The Emerging Practice of Integrated Care in Senior Communities
Addressing the medical needs of residents adds value to senior communities. This article is written to encourage senior communities to provide the “integrated model” of care, which represents onsite medical care. Such diversity is healthy, and consistent with the way the assisted living industry has evolved in meeting the needs of an aging U.S. population.
Many senior community residents are frail and medically complex. Most need help with activities of daily living (ADLs), and often have some degree of dementia. Although the health care needs of residents have progressed over the last several decades, the senior housing industry in many parts of the country has been slow to address those needs.
Senior communities embrace the “social” or “hospitality” model of service, which emphasizes life-style considerations and hotel-type services. AL communities also provide 24-hour staffing, assistance with ADLs, and social activities. More recently, senior communities have emphasized the need to become more person-centered, by providing on-demand dining services, and enhanced technology. Some make ancillary services, such as physical therapy, available onsite to their residents also.
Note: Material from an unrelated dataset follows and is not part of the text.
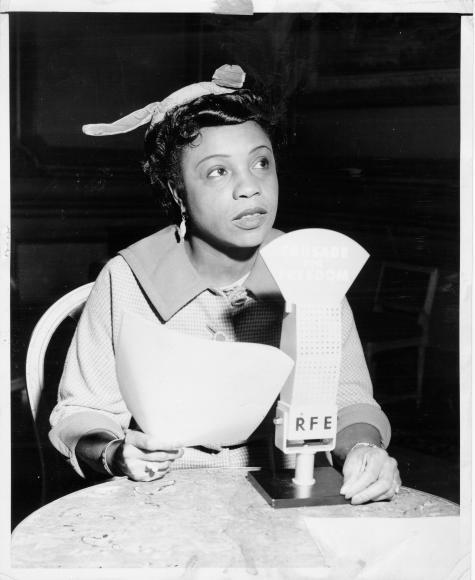 Photograph of an unidentified actress reading a script for a radio performance.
But the “hospitality” or “social” service model does not address the medical care needs of residents, or their mental health issues. Aging-in-place is of great importance to older individuals, especially the “silver tsunami” of aging baby boomers. Older adults prefer living in a home-like environment, up until and including the end-of-life. Few people want to spend their last weeks or months of life in a hospital or nursing home.
Studies have confirmed that senior communities that meet the medical needs of their residents experience less resident turnover, and higher facility occupancy. This is not surprising, since the most common reason for resident attrition is health-related, mainly the transfer to “higher” levels of care.
Health-related turnover in AL communities is an astonishing 55% annually, not including death.
The Path Forward
The “integrated model” of care refers to primary care services provided on-site in the community, by clinicians skilled in caring for complex older patients complemented by the services of home health agencies, durable medical equipment providers, hospice and palliative care clinicians, as well as medical imaging or laboratory testing.
For example, my practice – Doctors Making Housecalls (DMHC) – employs 90+ clinicians (50 doctors and 40 advanced practitioners), who are supported by 140 administrative personnel from our headquarters office. We serve residents in more than 250 senior communities across North Carolina, visiting each community once or twice a week. Consistent with our commitment to provide “proactive” care, our clinicians see patients often (an average of once every 5 weeks) and spend far more time on each visit than clinicians can afford to spend in the typical “brick and mortar” practice. Our clinician visits are based entirely on the medical needs of our patients.
Except for deductibles and co-pays, which apply to physician visits in every location, Medicare pays for all the above services. In addition to DMHC, there are practices and clinicians providing similar services throughout NC.
The integrated model reduces the need for travel to a doctor’s office or urgent care clinic, trips that are often associated with long waits for care, and short visits with the doctor.The Centers for Medicare & Medicaid Services (CMS) have reported that onsite care reduces emergency room visits, hospitalizations, and hospital readmissions – by an average of 55% that saves money, both for “the system,” and for the patient.
Onsite care not only saves money, it also reduces disruptions in the resident’s normal routine and that of their loved ones and caregivers.